The cruise ship didn't stop, and the fishing boat drifted another two weeks before it was found. By then, Vasquez's two friends had died.
"I said, 'God will not forgive them,' " Vasquez told the Associated Press as he recalled the encounter in the waters off South America. "Today, I still feel rage when I remember."
Thursday, Princess Cruises, based in Santa Clarita, Calif., said a preliminary investigation showed that passengers' reports that they had spotted a boat in distress never made it to Capt. Edward Perrin or the officer on duty.
If it had, the company said, the captain and crew would have altered course to rescue the men, just as the cruise line has done more than 30 times in the last 10 years. The company expressed sympathy for the men and their families.
On Feb. 24, the three men set out for a day of fishing from Rio Hato, the site of a former U.S. Army base guarding the Panama Canal on the Pacific Coast. They were on their way back, happy with their catch, when the motor died.
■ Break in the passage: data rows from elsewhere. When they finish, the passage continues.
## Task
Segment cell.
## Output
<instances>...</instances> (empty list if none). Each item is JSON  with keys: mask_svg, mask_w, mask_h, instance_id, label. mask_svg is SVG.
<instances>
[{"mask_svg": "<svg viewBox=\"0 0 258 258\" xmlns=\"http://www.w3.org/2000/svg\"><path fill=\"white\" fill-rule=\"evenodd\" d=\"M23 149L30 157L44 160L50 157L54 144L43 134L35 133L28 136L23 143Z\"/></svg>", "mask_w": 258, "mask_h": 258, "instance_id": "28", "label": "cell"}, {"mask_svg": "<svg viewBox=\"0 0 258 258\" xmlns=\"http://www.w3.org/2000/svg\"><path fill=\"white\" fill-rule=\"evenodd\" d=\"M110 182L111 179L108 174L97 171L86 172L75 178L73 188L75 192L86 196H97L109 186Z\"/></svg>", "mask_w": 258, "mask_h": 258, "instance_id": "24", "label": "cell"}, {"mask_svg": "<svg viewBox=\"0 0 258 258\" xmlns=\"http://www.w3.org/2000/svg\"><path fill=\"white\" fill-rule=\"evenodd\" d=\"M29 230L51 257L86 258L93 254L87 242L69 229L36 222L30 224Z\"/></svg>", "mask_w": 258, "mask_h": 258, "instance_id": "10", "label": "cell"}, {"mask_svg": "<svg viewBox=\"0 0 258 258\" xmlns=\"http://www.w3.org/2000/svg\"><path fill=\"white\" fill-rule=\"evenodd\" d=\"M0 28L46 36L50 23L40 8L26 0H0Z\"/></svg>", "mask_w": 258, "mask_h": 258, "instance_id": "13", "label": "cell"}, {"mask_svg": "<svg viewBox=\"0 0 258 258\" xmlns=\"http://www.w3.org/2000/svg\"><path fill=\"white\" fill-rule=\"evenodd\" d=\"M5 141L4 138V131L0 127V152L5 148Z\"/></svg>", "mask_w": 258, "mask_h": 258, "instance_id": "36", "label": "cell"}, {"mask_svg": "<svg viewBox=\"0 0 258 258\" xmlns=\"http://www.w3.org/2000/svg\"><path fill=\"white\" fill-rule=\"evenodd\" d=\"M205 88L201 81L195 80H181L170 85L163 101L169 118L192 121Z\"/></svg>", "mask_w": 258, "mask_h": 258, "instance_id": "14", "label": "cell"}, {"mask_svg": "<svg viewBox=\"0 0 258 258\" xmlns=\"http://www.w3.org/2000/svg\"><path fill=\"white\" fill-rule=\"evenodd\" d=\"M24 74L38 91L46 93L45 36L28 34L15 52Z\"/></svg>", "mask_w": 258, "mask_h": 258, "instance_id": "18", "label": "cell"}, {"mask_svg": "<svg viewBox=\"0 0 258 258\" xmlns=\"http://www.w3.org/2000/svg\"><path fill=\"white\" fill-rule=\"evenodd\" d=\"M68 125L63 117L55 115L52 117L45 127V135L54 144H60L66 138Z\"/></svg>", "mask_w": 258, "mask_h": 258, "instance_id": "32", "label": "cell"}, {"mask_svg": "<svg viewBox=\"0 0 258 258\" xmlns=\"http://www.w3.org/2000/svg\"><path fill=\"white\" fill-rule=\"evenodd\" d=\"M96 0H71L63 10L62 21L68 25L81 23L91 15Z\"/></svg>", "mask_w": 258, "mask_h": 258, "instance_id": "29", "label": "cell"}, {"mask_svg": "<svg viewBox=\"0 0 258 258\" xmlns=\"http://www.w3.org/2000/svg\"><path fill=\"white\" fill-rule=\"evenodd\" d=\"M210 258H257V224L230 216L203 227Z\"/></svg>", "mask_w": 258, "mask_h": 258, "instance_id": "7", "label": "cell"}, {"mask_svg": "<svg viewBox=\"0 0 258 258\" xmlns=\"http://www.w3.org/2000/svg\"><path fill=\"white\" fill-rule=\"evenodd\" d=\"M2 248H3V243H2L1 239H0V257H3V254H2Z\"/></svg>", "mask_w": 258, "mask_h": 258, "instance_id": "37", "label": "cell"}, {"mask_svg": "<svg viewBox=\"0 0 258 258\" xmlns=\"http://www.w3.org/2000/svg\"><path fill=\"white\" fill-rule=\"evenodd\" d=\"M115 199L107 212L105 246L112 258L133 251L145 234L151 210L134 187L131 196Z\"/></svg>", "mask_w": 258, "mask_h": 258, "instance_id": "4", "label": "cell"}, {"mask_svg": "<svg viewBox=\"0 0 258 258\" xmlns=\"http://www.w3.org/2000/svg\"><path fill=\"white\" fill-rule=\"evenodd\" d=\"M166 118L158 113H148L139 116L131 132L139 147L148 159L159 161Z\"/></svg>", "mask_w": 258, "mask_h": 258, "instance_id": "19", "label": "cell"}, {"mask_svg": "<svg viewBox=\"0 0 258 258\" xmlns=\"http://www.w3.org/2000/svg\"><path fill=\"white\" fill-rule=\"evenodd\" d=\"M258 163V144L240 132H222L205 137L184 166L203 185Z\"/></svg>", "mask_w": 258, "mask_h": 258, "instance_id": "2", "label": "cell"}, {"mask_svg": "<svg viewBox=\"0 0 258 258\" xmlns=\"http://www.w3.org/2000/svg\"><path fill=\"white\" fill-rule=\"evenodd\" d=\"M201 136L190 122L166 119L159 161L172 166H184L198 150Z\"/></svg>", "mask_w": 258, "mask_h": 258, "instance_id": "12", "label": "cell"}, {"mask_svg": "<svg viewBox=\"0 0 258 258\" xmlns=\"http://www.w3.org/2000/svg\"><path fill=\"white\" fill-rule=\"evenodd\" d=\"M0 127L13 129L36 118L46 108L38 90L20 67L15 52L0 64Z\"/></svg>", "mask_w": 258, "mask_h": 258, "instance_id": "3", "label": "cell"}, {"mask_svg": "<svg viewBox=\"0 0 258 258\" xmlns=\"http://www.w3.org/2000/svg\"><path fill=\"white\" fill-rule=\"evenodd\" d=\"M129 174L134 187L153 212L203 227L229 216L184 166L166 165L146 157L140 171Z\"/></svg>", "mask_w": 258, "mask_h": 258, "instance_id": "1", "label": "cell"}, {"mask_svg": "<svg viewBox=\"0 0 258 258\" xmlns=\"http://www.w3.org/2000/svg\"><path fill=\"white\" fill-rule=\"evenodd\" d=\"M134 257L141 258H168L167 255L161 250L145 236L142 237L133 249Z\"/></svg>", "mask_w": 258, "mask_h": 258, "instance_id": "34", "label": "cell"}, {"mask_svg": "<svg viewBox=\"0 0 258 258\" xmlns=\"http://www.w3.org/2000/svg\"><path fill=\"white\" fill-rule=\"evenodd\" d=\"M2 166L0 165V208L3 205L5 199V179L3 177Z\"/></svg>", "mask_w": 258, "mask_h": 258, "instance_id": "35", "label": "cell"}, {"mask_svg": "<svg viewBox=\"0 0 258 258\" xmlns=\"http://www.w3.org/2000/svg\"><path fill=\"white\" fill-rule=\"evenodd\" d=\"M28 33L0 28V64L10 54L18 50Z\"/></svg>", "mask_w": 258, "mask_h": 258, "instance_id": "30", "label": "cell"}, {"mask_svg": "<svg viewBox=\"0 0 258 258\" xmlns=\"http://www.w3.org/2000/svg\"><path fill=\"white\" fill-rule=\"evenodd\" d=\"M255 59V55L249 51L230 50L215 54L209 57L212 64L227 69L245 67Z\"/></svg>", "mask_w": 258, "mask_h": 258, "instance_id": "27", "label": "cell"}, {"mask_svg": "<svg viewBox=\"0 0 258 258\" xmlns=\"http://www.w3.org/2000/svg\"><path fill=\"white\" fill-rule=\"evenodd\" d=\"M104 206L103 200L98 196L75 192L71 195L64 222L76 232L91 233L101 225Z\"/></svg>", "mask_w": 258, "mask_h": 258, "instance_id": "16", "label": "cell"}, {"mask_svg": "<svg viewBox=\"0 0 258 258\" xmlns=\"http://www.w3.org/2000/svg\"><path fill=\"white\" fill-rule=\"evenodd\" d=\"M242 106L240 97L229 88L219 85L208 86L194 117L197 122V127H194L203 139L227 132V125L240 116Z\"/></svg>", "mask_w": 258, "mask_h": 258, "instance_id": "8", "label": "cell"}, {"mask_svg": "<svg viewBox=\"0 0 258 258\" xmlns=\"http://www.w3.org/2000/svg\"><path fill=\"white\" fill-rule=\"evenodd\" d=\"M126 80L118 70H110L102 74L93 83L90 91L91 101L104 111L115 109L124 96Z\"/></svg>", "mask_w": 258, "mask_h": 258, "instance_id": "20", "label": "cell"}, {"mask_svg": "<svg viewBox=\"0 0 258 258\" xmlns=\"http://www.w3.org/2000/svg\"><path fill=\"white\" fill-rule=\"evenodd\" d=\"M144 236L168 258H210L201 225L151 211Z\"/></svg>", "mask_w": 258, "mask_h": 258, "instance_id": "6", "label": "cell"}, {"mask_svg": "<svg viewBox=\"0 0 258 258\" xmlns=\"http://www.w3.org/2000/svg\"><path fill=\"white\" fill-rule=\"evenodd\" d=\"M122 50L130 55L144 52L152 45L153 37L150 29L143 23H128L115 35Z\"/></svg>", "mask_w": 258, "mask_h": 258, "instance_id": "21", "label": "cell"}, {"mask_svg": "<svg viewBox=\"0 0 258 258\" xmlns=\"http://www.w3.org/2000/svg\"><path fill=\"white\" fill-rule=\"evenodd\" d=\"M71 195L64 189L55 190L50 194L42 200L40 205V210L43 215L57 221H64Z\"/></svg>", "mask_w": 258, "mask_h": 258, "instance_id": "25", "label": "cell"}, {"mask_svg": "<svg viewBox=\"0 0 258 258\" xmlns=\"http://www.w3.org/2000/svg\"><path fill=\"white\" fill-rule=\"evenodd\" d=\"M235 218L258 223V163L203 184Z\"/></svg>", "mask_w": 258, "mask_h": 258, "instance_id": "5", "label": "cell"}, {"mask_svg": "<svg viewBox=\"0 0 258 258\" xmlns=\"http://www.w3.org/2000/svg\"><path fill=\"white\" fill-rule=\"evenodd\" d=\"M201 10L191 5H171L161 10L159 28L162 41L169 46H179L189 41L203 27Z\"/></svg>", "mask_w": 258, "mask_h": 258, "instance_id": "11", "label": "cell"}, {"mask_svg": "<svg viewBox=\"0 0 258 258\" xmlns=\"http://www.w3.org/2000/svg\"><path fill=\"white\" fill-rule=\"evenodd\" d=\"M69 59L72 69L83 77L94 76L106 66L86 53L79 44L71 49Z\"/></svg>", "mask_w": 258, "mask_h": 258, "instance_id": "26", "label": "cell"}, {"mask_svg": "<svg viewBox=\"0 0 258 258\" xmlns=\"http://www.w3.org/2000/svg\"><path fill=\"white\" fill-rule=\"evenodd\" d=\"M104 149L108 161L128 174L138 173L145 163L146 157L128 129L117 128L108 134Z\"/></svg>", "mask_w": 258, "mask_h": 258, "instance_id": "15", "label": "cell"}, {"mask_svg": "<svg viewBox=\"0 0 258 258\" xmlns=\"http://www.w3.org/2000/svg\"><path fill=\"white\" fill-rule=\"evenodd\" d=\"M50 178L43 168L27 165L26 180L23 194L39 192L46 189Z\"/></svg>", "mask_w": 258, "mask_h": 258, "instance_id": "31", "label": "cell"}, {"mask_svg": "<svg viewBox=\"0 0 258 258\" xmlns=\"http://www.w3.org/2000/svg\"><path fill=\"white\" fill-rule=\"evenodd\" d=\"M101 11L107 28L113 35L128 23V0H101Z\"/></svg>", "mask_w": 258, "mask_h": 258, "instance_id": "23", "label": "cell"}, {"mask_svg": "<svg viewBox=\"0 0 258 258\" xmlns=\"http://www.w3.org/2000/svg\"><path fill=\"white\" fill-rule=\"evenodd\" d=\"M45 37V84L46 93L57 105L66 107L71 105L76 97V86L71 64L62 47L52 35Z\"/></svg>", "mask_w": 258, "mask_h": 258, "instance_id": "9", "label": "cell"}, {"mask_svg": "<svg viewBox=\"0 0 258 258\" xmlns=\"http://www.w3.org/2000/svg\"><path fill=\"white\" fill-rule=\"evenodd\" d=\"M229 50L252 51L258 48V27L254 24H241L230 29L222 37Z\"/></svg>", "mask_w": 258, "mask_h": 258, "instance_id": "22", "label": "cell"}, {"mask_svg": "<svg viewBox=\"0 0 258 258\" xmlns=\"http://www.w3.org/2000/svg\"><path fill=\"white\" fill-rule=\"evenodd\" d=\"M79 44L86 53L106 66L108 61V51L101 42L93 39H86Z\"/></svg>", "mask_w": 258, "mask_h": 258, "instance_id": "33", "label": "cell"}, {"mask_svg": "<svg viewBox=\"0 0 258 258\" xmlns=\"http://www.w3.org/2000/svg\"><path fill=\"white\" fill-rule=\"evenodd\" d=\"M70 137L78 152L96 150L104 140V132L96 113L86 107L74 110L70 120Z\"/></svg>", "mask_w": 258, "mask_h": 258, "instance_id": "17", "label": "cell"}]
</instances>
Vasquez recalled seeing the ship on the morning of March 10. "It was big; it was white," he said.
He remembered jumping up and waving the sweater. He repeatedly raised it over his head, then dropped it down to his knees. Though near death, Elvis Oropeza Betancourt, 31, joined in, waving an orange life jacket.
"Tio [dude], look what's coming over there," Vasquez recalled saying.
"We felt happy, because we thought they were coming to rescue us," he said.
Bird-watcher Jeff Gilligan from Portland, Ore., was the first to spot the boat, something white that looked like a house.
When Judy Meredith of Bend, Ore., looked through the spotting scopes, she could plainly see it was a small open boat, like the kinds they had seen off Ecuador. She also could see a man waving what looked like a dark red T-shirt.
"You don't wave a shirt like that just to be friendly," Meredith said. "He was desperate to get our attention."
Barred from going to the bridge to notify the ship's officers, Meredith said she told a Princess Cruises sales representative what they had seen, and he assured her that he passed the news on to the crew.
Meredith went to her cabin and noted their coordinates from a TV feed from the ship, booted up her laptop and emailed the U.S. Coast Guard what she had seen. She said she hoped someone would get the message and help.
She sent a copy to her son. When she returned to the promenade deck, she could still see the boat.
But nothing happened. The ship kept going, and the little boat with the waving men disappeared.
"We were kind of freaking out, thinking we don't see anything else happening," Meredith said.
Gilligan could no longer bear to watch.
"It was very disturbing," he said. "We asked other people, 'What do you think we should do?' Their reaction was: 'Well, you've done what you could do.' Whether something else could have been done, that's a bit frustrating to think about."
Betancourt and Fernando Osario died. Vasquez was picked up by a fishing boat off Ecuador's Galapagos Islands, more than 600 miles from where they had set out.
Back at home in Oregon, Meredith couldn't sleep, wondering what had happened to the men. Reading a news story about a Panamanian rescued off Ecuador after 28 days in an open boat, she figured that was the boat they had seen.
The company said in an email that the investigation was continuing.
Gilligan said he has had trouble coming up with an explanation for what happened.
"My only theory is the people on the bridge have seen a lot of fishing boats," he said. "And they were on a tight schedule, and they let the schedule cloud their judgment."